*** Data for this task ***

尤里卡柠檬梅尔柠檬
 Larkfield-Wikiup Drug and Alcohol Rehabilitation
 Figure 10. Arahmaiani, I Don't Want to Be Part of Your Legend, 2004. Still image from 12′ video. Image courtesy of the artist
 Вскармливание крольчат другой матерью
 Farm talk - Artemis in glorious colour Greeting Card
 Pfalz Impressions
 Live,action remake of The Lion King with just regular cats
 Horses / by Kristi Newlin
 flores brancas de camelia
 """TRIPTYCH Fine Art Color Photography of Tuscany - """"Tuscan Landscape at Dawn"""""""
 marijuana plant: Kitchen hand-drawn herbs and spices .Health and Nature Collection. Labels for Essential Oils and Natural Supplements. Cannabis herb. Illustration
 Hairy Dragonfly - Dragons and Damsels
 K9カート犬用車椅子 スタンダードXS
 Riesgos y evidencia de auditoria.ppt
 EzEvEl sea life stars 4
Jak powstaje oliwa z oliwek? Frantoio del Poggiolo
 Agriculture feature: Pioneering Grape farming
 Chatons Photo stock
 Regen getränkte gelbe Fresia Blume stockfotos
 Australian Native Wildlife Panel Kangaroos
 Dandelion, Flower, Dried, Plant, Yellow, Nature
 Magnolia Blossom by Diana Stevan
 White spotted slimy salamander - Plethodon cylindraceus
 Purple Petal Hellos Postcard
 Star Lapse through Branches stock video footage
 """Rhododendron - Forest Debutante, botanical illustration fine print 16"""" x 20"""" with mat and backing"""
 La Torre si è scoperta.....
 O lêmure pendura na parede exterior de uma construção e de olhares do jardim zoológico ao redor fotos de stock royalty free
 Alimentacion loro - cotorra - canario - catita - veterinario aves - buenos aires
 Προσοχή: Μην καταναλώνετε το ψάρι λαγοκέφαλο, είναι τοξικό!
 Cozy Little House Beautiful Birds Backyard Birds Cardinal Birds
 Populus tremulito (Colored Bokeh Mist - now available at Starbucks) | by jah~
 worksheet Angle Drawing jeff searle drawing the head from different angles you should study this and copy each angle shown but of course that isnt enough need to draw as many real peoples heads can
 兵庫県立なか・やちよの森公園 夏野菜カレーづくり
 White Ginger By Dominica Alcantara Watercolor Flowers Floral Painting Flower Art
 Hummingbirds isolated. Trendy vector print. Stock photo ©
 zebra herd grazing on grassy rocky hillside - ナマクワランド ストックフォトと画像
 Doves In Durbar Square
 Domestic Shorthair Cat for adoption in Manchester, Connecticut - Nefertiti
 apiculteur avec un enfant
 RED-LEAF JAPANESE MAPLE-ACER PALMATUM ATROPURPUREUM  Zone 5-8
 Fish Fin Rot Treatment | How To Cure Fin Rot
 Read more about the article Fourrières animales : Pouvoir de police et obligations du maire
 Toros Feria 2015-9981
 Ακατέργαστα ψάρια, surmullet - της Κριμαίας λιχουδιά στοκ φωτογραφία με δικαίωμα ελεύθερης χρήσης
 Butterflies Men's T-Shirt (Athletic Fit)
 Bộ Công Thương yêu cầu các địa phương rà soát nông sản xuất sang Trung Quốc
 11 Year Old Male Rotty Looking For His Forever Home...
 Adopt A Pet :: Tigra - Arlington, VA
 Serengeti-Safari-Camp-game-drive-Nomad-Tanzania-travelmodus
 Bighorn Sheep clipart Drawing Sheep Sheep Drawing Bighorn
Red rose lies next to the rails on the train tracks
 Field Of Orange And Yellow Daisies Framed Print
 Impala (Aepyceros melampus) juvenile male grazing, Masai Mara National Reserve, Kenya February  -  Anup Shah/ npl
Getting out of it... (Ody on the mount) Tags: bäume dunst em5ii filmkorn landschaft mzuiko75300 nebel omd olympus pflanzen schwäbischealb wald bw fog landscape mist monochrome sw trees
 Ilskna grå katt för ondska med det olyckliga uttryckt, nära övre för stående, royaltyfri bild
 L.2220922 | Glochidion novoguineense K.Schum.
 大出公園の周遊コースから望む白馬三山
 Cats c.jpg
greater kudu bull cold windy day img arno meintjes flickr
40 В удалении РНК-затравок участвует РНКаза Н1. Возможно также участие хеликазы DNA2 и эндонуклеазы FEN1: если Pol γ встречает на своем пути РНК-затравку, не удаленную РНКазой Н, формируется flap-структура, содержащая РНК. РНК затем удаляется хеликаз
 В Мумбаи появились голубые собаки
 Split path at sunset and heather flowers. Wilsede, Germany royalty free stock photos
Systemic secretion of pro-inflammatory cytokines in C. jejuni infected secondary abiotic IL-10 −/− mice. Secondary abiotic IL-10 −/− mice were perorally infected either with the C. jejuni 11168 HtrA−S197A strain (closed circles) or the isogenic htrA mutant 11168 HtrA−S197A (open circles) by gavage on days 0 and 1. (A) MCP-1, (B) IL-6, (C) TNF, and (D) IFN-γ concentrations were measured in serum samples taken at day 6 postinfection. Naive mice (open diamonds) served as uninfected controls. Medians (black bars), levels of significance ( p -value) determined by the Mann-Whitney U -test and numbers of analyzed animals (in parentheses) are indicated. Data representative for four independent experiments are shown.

*** End of Data for this task ***

Among the entries above, the lines between the ones containing "Field Of Orange" and "Impala (Aepyceros melampus)", inclusive, are to be transcribed exactly. No other line is to be given.

 Field Of Orange And Yellow Daisies Framed Print
 Impala (Aepyceros melampus) juvenile male grazing, Masai Mara National Reserve, Kenya February  -  Anup Shah/ npl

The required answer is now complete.